+++ ENTRIES SUPPLIED

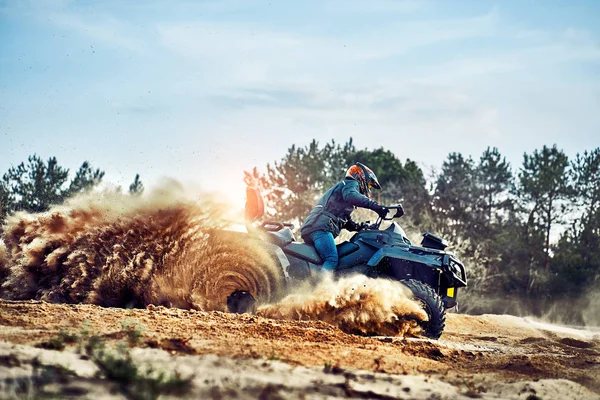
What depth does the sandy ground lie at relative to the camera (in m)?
5.63

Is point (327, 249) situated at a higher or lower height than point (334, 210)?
lower

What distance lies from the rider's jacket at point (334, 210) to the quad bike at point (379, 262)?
29 cm

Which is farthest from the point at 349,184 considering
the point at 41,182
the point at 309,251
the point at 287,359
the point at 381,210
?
the point at 41,182

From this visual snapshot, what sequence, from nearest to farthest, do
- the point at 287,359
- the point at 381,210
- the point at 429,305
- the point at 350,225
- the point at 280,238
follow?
the point at 287,359
the point at 429,305
the point at 381,210
the point at 280,238
the point at 350,225

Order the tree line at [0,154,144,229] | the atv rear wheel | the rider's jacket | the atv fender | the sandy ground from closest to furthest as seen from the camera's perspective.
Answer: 1. the sandy ground
2. the atv rear wheel
3. the atv fender
4. the rider's jacket
5. the tree line at [0,154,144,229]

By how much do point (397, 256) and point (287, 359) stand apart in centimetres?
460

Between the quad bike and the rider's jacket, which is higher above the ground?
the rider's jacket

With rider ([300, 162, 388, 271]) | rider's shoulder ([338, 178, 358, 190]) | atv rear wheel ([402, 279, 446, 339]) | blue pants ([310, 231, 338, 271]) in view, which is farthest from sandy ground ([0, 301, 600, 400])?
rider's shoulder ([338, 178, 358, 190])

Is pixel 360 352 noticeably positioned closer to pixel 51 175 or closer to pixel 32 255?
pixel 32 255

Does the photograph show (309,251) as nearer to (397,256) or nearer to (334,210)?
(334,210)

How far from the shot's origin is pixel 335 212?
36.6 ft

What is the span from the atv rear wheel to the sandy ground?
849 mm

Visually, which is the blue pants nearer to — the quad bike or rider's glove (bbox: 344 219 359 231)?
the quad bike

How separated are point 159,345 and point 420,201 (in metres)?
35.1
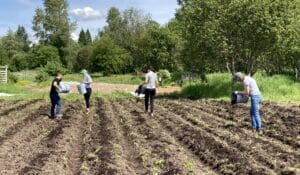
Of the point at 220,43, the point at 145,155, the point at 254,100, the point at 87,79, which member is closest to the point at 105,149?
the point at 145,155

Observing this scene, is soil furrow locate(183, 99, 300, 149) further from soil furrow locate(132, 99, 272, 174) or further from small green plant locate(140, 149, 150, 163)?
small green plant locate(140, 149, 150, 163)

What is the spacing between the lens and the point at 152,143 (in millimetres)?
13219

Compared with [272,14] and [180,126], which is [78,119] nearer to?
[180,126]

++++++

Rewrite the material above, swapping every "soil furrow" for "earth furrow" and leaving all other text unchanged. Leave the pictures out.

What depth does the sandy ground lie at relative to the camera (in m)?
5.63

Is point (327, 249) situated at a higher or lower height than point (334, 210)?
lower

What distance lies from the rider's jacket at point (334, 210) to the quad bike at point (379, 262)?
29 cm

Which is farthest from the point at 349,184 considering
the point at 41,182
the point at 309,251
the point at 287,359
the point at 381,210
?
the point at 41,182

From this visual snapshot, what sequence, from nearest to farthest, do
- the point at 287,359
- the point at 381,210
- the point at 429,305
- the point at 350,225
- the point at 280,238
follow?
the point at 287,359
the point at 429,305
the point at 381,210
the point at 280,238
the point at 350,225

Order the tree line at [0,154,144,229] | the atv rear wheel | the rider's jacket | the atv fender | the sandy ground from closest to furthest as seen from the camera's perspective.
Answer: 1. the sandy ground
2. the atv rear wheel
3. the atv fender
4. the rider's jacket
5. the tree line at [0,154,144,229]

By how much do point (397, 256) and point (287, 359) stand apart in centimetres?
460

Between the quad bike and the rider's jacket, which is higher above the ground?
the rider's jacket

With rider ([300, 162, 388, 271]) | rider's shoulder ([338, 178, 358, 190]) | atv rear wheel ([402, 279, 446, 339]) | blue pants ([310, 231, 338, 271]) in view, which is farthest from sandy ground ([0, 301, 600, 400])?
rider's shoulder ([338, 178, 358, 190])

Is pixel 360 352 noticeably positioned closer to pixel 51 175 or closer to pixel 32 255?
pixel 32 255

Does the photograph show (309,251) as nearer to (397,256) or nearer to (334,210)?
(334,210)

How far from the shot's origin is pixel 335 212?
36.6 ft

What is the span from the atv rear wheel to the sandy ground?
849 mm

Visually, which is the blue pants nearer to — the quad bike or rider's glove (bbox: 344 219 359 231)?
the quad bike

How separated are point 159,345 and point 420,201 (in metres)?
35.1
Of the point at 220,43, the point at 145,155, the point at 254,100, the point at 87,79, which member is closest to the point at 105,149?
the point at 145,155

Observing this scene, is earth furrow locate(183, 99, 300, 149) further from earth furrow locate(132, 99, 272, 174) or further from small green plant locate(140, 149, 150, 163)?
small green plant locate(140, 149, 150, 163)

What is the spacing between the lens and the point at 152,143 (in millimetres)?
13219

Compared with [272,14] and [180,126], which is [78,119] nearer to?
[180,126]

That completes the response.